**Given data:**
- Opening Delimiter -

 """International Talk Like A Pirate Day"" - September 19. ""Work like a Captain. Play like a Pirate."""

- Closing Delimiter -
- Opening Delimiter -

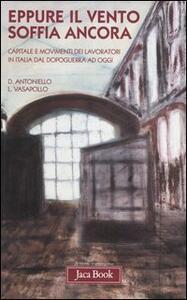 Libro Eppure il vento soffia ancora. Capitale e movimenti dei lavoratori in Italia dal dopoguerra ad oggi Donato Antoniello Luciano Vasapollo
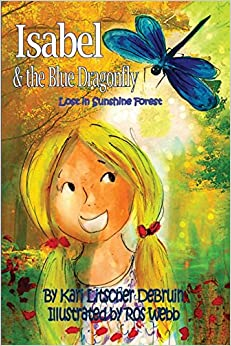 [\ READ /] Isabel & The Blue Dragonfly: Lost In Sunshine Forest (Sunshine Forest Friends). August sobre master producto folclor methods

- Closing Delimiter -
- Opening Delimiter -

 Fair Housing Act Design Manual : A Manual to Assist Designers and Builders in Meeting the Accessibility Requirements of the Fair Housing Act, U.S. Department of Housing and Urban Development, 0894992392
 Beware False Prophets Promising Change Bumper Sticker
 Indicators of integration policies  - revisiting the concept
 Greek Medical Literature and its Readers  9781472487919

- Closing Delimiter -

**What you will do:**
All that should be printed is the run of lines above from the one with "Libro Eppure il" through the one with "[\ READ /] Isabel", both included, exactly as given, with pictures left out.

**Solution for this exercise:**
 Libro Eppure il vento soffia ancora. Capitale e movimenti dei lavoratori in Italia dal dopoguerra ad oggi Donato Antoniello Luciano Vasapollo
 [\ READ /] Isabel & The Blue Dragonfly: Lost In Sunshine Forest (Sunshine Forest Friends). August sobre master producto folclor methods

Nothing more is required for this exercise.